* Task brief *
Look down the entries below and report how many lines hold the string "name"; write nothing else.

** Material to process follows **

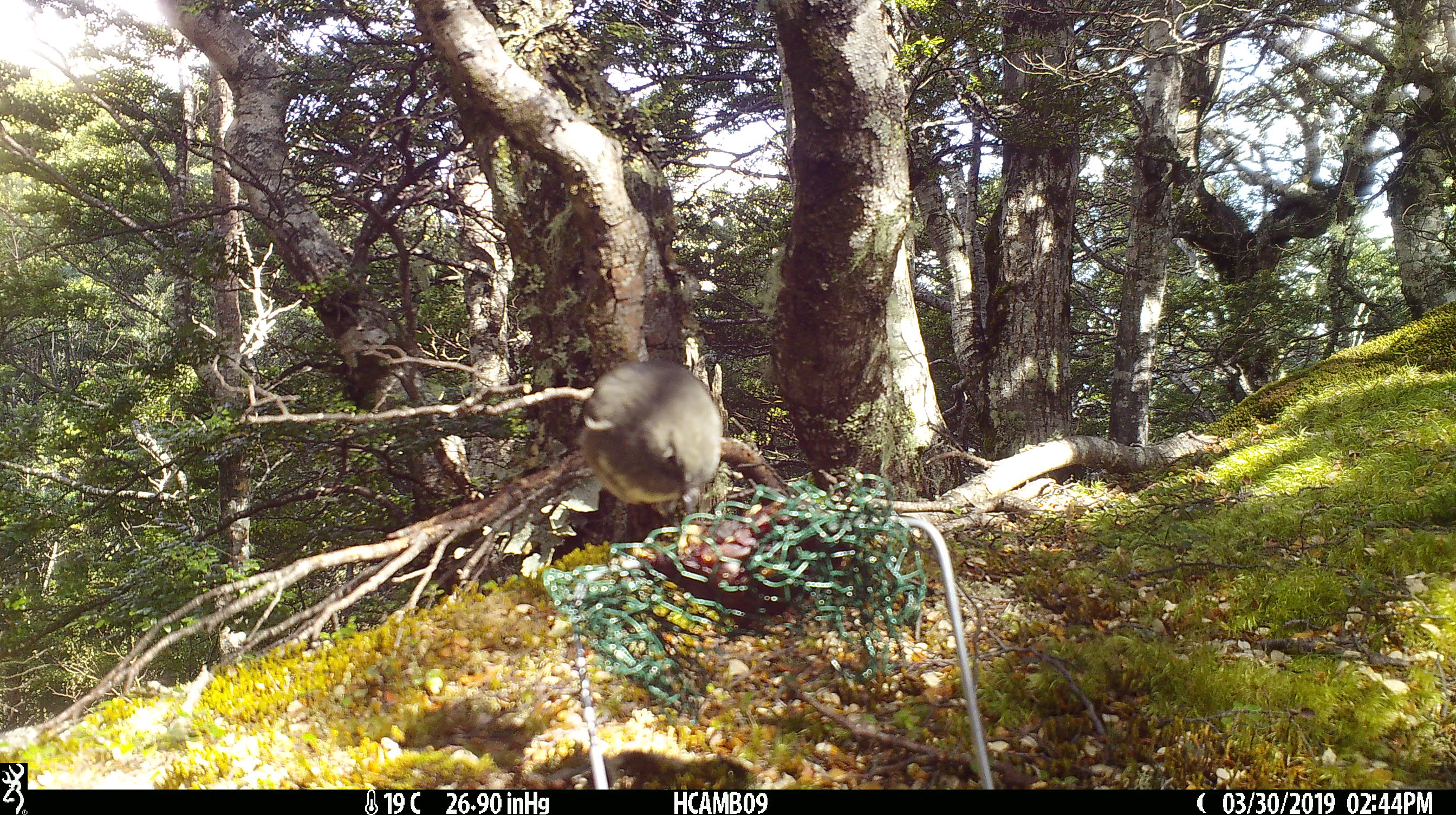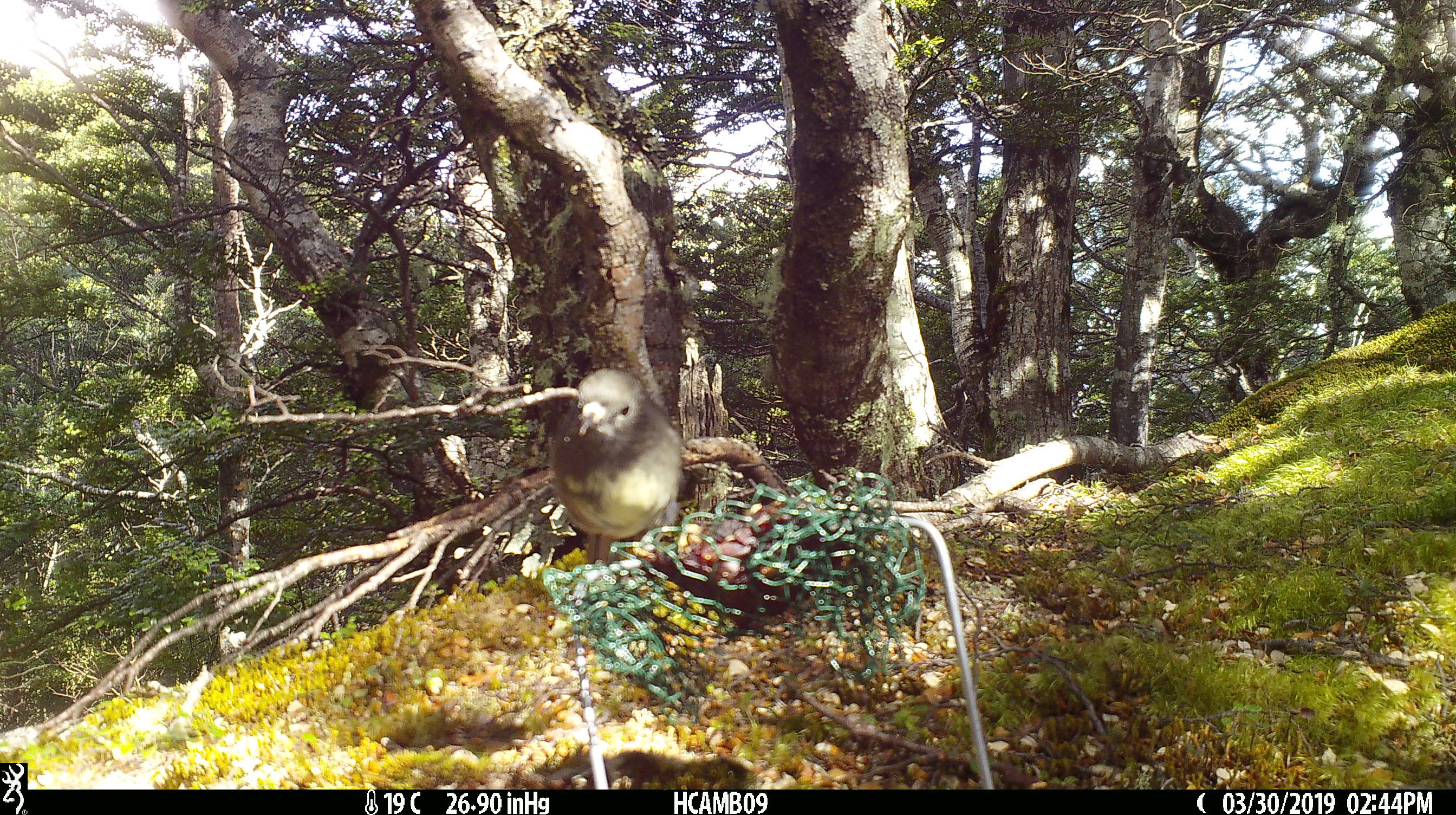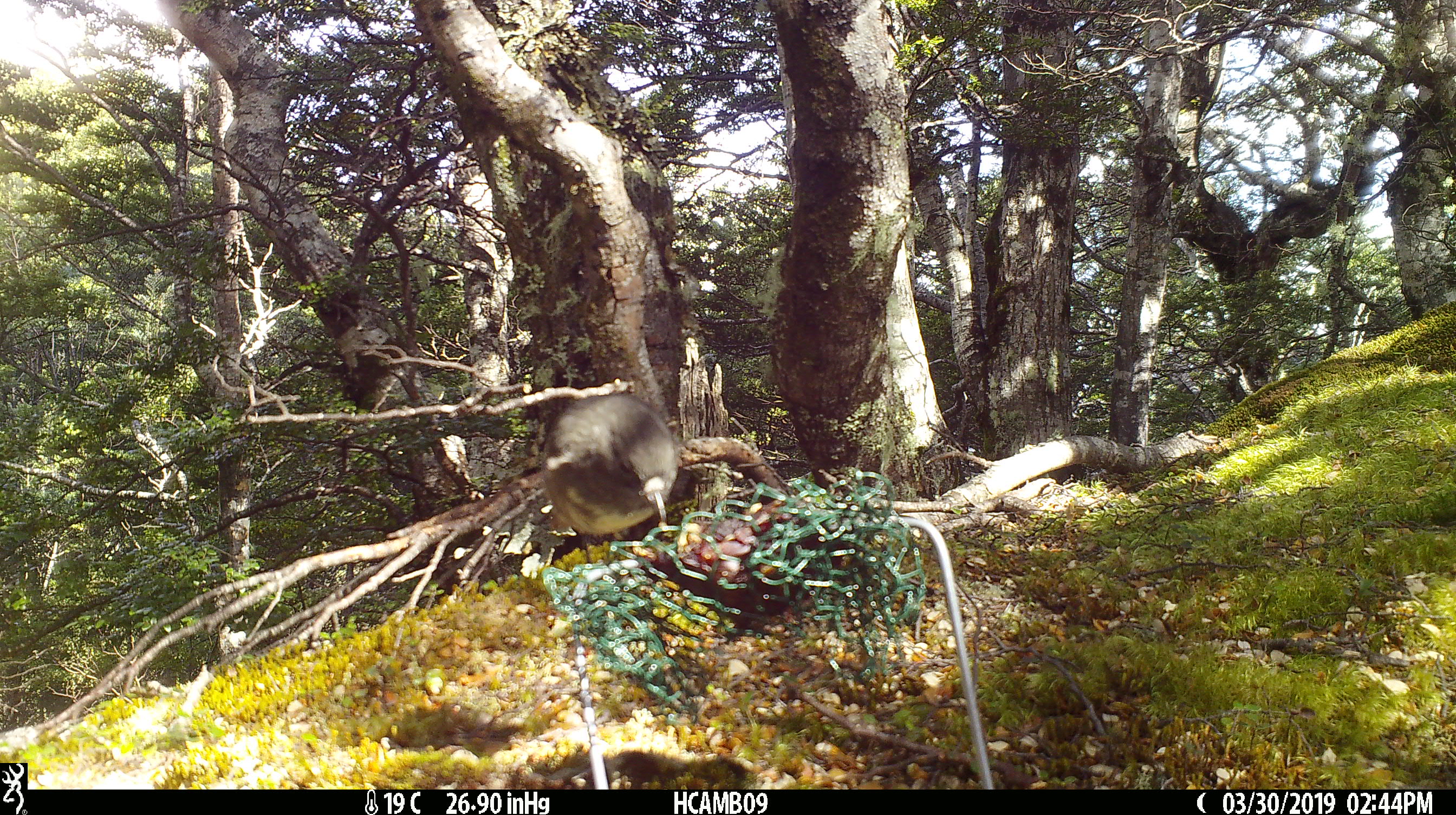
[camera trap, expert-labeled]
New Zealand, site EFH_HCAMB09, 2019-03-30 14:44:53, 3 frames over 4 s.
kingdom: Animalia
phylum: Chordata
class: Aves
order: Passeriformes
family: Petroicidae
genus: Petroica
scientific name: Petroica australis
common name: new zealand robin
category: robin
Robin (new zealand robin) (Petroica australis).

** End of Material to process **
** Material to process follows **

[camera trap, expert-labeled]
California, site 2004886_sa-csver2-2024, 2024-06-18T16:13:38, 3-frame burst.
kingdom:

** End of Material to process **
** Material to process follows **

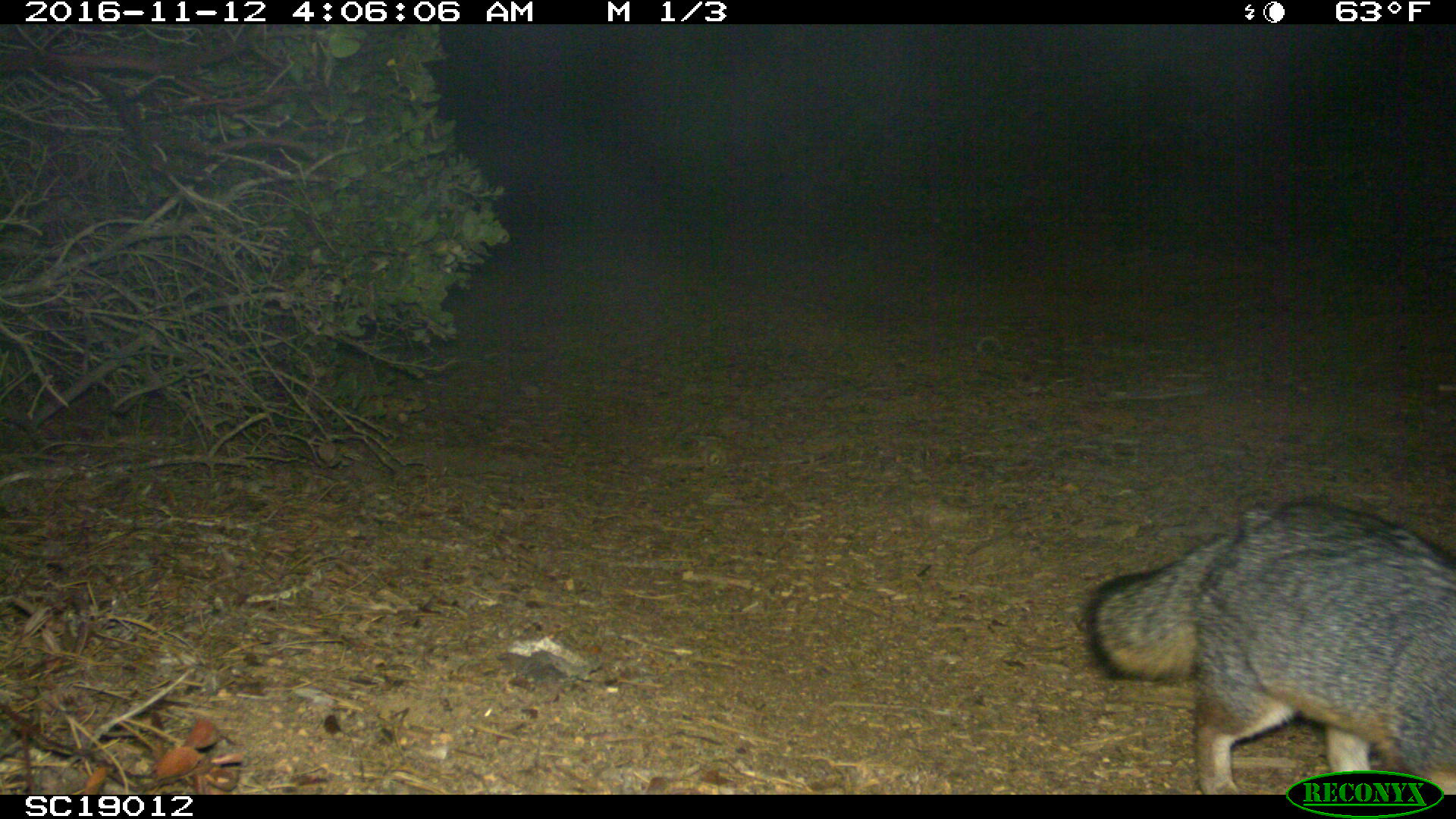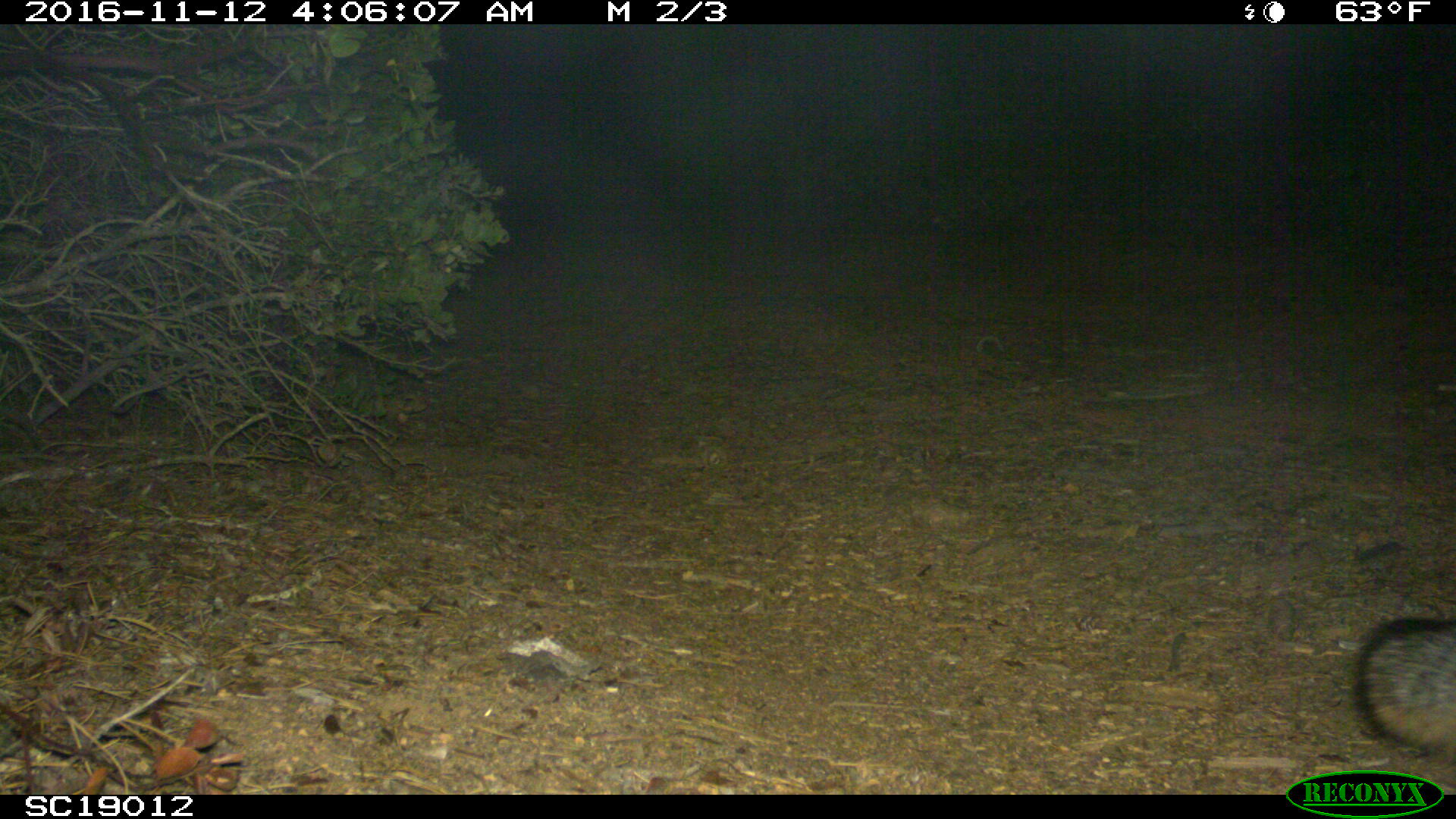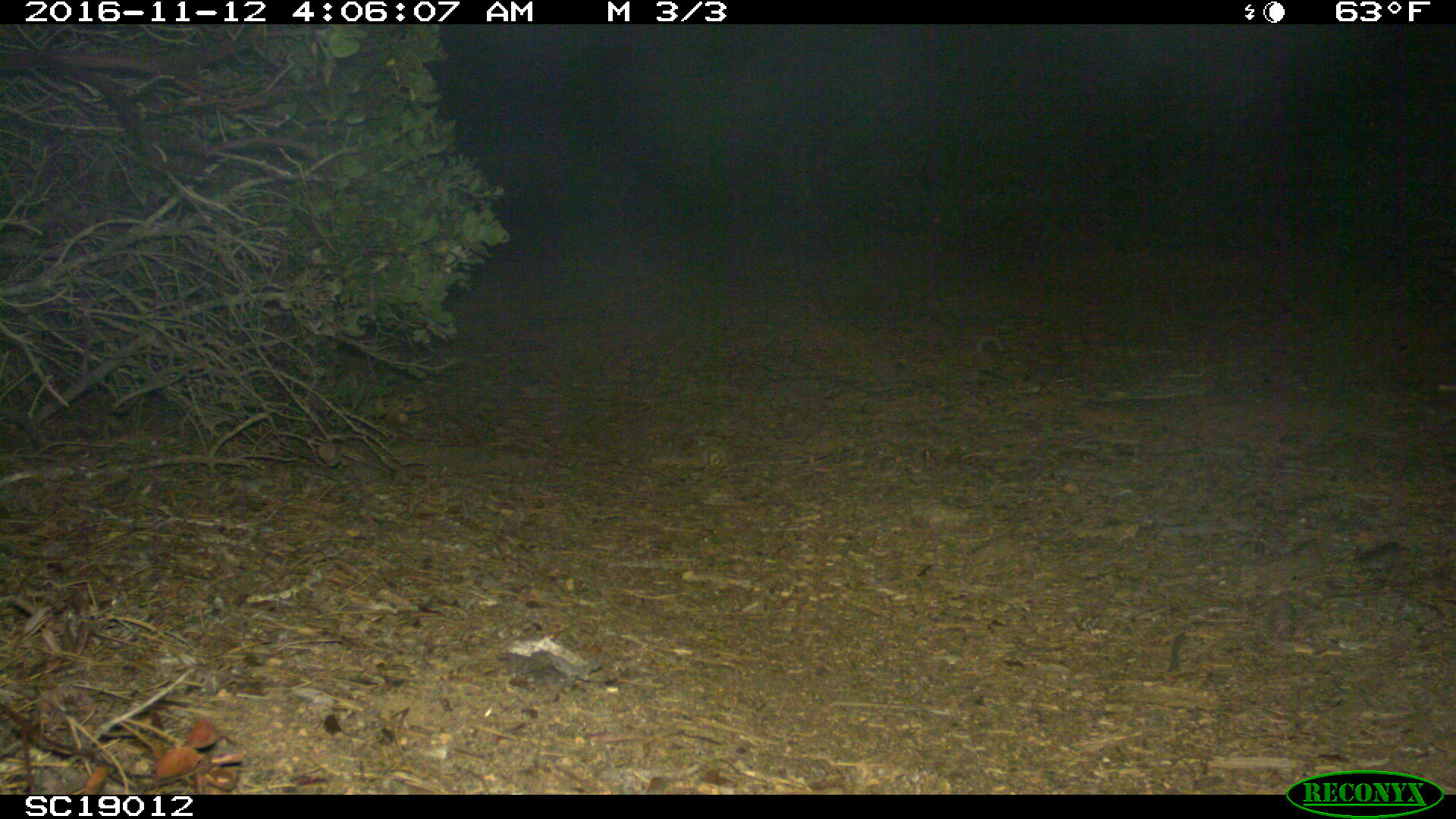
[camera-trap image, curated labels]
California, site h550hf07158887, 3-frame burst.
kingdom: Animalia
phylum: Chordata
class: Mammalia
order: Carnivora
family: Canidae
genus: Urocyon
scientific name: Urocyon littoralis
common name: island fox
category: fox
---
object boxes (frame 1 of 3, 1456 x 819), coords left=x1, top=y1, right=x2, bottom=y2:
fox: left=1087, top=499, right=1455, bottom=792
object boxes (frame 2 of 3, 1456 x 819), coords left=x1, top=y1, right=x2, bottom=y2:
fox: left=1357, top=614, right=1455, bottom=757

** End of Material to process **

* Reply *
4